Menanggapi aksi tersebut, Kepala Desa Asempapan, Sukarno, menegaskan bahwa tidak benar jika pemerintah desa menerbitkan larangan haul maupun membatasi kegiatan doa warga.
Ia menekankan, Perdes yang diterbitkan bukan keputusan sepihak, melainkan melalui tahapan musyawarah desa sesuai mekanisme yang berlaku.
“Saya sangat menjunjung tinggi demokrasi. Penyusunan perdes melalui musyawarah desa, bukan keputusan pribadi,” tegas Sukarno.
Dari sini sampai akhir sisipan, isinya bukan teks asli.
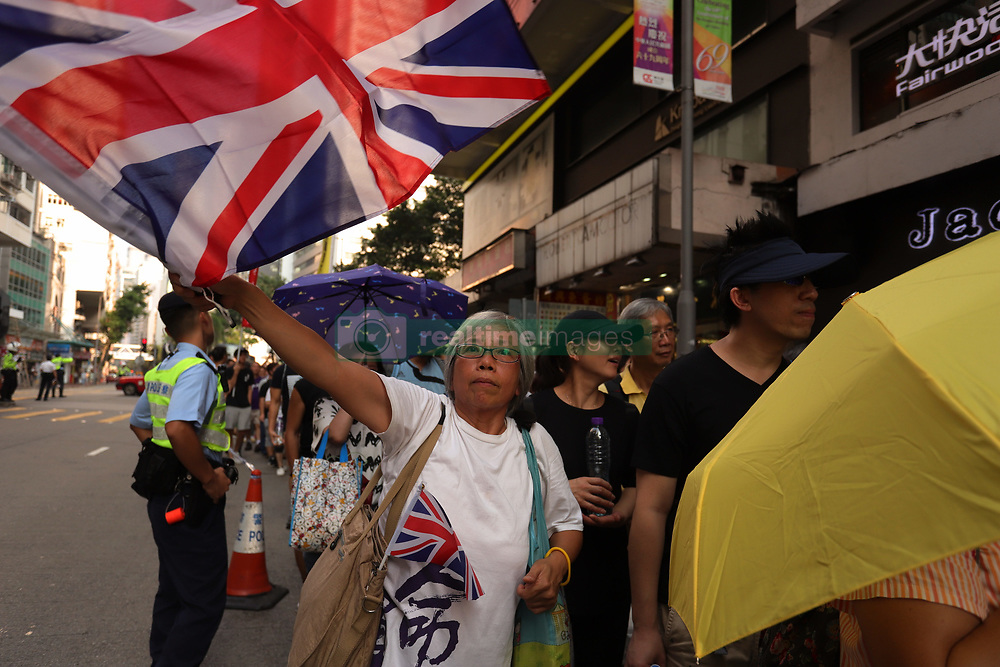 October 1, 2018 - Hong Kong, CHINA - A woman waves Union Jack during annual anti-China rally on the national day. Today marks the 69th anniversary of the founding of PRC, thousand of Hong Kong citizens marched for Hong Kong independence and political freedom. Oct-1,2018 Hong Kong.ZUMA/Liau Chung-ren (Credit Image: © Liau Chung-ren/ZUMA Wire)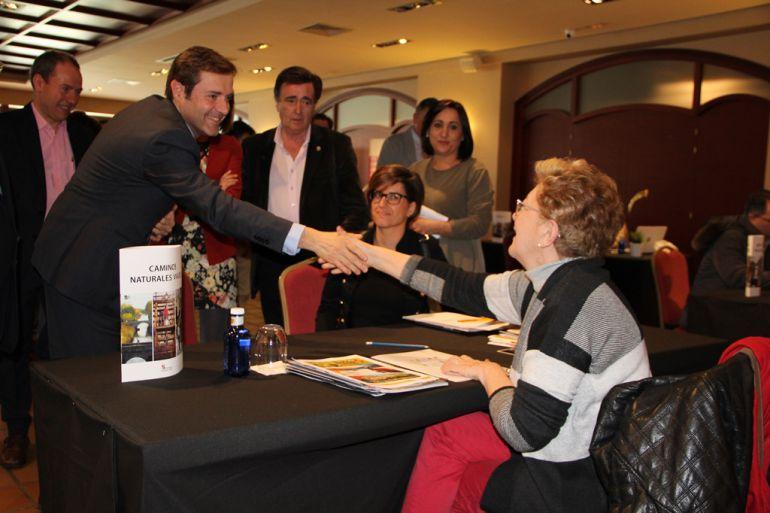El director general de turismo, saluda a una de las participantes en la jornada de comercial que se ha celebrado en Cuéllar.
Ia juga memastikan kegiatan doa bersama tetap berjalan seperti biasa.
“Faktanya, setiap bulan Apit doa bersama selalu digelar di balai desa dan juga di makam Mbah Panggeng,” ujarnya.
Terkait aliran air dari PG Trangkil yang dikeluhkan warga, Sukarno menjelaskan bahwa suplai air tersebut selama ini justru membantu petani, terutama saat musim kemarau.
“Manfaatnya jauh lebih besar, 90 persen untuk kebutuhan sawah. Namun jika perlu dikaji ulang, saya siap memfasilitasi,” tegasnya.
Sukarno menyampaikan, pihaknya tetap terbuka terhadap kritik dan siap berdialog dengan warga untuk mencari solusi terbaik. (*)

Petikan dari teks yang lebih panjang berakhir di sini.